**Brano di partenza**
##########

Ricorre in questi giorni il quinto anniversario della sanguinosa battaglia di Ilovajsk, forse il principale scontro – insieme a quello di Debaltsevo, nel febbraio successivo – che mise in luce la resistenza delle milizie del Donbass contro l’aggressione ucraina.
Ilovajsk rivestiva un significato strategico di prim’ordine: importante snodo ferroviario e stradale, una decina di km a sud dell’importante arteria H-21, che unisce Lugansk a Donetsk.
Il 10 agosto partì l’offensiva di Kiev, con l’attacco dei battaglioni “Donbass” e “Šakhtërsk”, ricorda Danil Bezsonov su news-front.info, dopo tre giorni di martellamento d’artiglieria contro le posizioni delle milizie. I neonazisti furono respinti a prezzo di dure perdite e il 12 agosto fu la volta dell’esercito a tentare l’offensiva, con uguali risultati.
Nuovo tentativo il 18 agosto da parte di esercito e battaglioni “Donbass”, “Dnepr-1”, “Mirotvorets”, “Ivano-Frankovsk”, “Kherson” e “Svitjaz”: questa volta le forze di Kiev riuscirono a prendere alcuni quartieri occidentali della città.
Il 19 cominciarono le battaglie strada per strada, che provocarono la distruzione di oltre la metà degli edifici civili e di numerose strutture sanitarie. Il 26 agosto, la controffensiva delle milizie portò all’accerchiamento pressoché totale delle forze di Kiev. Il 29 agosto Vladimir Putin invitò le milizie della DNR ad aprire un corridoio umanitario per consentire alle truppe ucraine di mettersi in salvo.

##########

**Completa quanto segue**
1. Nel testo su Ilovajsk, quali città unisce l'arteria H-21?
2. Prosegui il testo su Ilovajsk a partire dall'ultima frase.
I dati provengono da una fonte diversa dal testo su Ilovajsk.

**Dati estratti**

##########

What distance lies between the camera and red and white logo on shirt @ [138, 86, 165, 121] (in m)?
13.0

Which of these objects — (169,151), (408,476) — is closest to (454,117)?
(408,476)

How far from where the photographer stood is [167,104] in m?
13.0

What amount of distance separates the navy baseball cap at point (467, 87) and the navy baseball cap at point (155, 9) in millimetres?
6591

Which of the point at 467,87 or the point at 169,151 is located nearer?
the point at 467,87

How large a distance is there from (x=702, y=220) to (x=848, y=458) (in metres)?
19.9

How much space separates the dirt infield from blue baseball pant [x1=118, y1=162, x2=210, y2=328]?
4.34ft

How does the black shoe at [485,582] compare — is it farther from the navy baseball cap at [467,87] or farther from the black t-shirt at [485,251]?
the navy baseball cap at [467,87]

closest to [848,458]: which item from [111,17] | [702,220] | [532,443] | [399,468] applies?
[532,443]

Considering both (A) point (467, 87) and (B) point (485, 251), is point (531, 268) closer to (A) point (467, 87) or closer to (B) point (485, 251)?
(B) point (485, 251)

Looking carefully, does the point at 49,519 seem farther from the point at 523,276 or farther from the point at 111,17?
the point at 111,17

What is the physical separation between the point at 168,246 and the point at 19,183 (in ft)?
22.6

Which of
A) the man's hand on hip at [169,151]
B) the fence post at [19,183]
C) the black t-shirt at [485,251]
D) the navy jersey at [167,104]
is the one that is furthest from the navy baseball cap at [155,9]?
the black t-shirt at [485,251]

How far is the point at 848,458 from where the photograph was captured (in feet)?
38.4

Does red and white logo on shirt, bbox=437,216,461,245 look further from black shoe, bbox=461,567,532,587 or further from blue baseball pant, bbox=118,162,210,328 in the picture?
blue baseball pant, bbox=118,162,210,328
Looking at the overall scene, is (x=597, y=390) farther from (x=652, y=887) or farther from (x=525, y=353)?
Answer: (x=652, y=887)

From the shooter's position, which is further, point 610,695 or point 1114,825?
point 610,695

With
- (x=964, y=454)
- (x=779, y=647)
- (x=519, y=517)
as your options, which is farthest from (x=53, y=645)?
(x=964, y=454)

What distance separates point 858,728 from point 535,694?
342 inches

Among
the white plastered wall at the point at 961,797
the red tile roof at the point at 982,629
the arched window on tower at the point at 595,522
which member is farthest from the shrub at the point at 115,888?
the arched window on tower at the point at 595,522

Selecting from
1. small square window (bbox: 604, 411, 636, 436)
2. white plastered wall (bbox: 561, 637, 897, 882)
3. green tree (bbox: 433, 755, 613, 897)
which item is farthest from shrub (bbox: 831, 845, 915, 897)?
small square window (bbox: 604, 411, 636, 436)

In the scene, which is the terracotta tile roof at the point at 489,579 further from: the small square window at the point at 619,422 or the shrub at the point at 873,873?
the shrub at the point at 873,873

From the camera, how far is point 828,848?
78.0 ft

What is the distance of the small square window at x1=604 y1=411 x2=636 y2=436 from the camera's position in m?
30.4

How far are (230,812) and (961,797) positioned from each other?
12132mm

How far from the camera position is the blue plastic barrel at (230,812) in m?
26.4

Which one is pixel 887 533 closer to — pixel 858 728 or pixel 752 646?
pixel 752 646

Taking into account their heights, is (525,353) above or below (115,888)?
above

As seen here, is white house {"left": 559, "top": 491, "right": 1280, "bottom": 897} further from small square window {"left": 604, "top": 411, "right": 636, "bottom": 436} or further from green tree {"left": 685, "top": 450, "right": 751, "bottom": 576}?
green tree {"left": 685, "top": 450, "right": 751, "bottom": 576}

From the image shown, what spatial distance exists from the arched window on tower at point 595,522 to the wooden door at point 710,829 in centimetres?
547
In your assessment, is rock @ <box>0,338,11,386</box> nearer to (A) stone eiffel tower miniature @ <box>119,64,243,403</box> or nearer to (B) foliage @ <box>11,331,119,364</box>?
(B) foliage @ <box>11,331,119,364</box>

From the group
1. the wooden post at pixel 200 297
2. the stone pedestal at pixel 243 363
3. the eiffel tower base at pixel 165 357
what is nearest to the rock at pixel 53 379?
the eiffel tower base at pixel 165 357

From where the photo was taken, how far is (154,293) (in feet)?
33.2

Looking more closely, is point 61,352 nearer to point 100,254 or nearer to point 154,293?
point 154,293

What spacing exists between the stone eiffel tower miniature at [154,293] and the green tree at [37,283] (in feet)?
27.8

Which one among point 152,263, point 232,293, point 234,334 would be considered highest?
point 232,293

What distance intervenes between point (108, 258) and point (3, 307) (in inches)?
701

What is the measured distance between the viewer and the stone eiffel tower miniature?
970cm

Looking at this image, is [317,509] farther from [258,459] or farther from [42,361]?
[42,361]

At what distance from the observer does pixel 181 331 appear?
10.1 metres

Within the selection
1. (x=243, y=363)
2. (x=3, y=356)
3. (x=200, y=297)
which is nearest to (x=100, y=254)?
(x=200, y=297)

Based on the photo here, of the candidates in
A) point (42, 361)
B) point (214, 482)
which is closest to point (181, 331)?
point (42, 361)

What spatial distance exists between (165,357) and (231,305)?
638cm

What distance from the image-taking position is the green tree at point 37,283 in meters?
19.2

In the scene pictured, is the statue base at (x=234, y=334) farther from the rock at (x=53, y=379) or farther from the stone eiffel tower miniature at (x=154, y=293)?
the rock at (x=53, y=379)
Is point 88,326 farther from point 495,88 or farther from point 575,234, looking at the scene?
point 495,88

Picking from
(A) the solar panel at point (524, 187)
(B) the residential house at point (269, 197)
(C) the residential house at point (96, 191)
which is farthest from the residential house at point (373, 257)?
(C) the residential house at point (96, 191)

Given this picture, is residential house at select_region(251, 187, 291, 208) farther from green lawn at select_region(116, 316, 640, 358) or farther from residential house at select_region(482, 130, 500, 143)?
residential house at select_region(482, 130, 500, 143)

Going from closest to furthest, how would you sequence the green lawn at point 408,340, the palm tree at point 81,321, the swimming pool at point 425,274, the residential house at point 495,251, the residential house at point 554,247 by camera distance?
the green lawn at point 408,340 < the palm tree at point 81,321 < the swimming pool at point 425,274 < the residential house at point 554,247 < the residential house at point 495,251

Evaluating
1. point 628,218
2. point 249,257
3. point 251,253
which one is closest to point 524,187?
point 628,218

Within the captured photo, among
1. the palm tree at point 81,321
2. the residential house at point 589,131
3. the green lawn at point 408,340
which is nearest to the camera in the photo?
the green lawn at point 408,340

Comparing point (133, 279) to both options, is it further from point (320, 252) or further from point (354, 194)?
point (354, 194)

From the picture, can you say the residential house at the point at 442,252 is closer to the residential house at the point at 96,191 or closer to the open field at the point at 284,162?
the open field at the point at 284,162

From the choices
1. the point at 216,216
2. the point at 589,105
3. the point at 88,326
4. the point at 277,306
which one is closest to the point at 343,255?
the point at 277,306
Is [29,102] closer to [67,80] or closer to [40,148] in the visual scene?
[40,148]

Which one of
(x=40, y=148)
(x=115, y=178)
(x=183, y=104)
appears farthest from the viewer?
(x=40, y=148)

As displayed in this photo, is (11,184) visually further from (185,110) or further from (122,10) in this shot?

##########

**Risultati per compito**
1. Lugansk e Donetsk.

2.
Secondo il comandante del battaglione “Donbass” Semën Semenčenko, le perdite ucraine, tra morti e feriti, superarono i mille uomini; le milizie entrarono in possesso di un’enorme quantità di armi leggere e pesanti, e di mezzi blindati abbandonati dagli avversari.
Nel rapporto parlamentare sulla disfatta di Ilovajsk, la responsabilità veniva fatta ricadere sul ministro della difesa Valerij Gheletej (oggi comodamente a riposo, si dice, nella propria tenuta londinese, del valore di circa 25 milioni di sterline), sul Capo di stato maggiore Viktor Muženko e sul Capo dello staff della “Operazione anti-terrorismo” Viktor Nazarov, il quale ultimo parlò successivamente anche di migliaia di diserzioni durante la battaglia.
Secondo gli osservatori, la battaglia di Ilovajsk sgretolò ogni fiducia tra truppe regolari (in massima parte personale di leva e a ferma breve) e battaglioni neonazisti.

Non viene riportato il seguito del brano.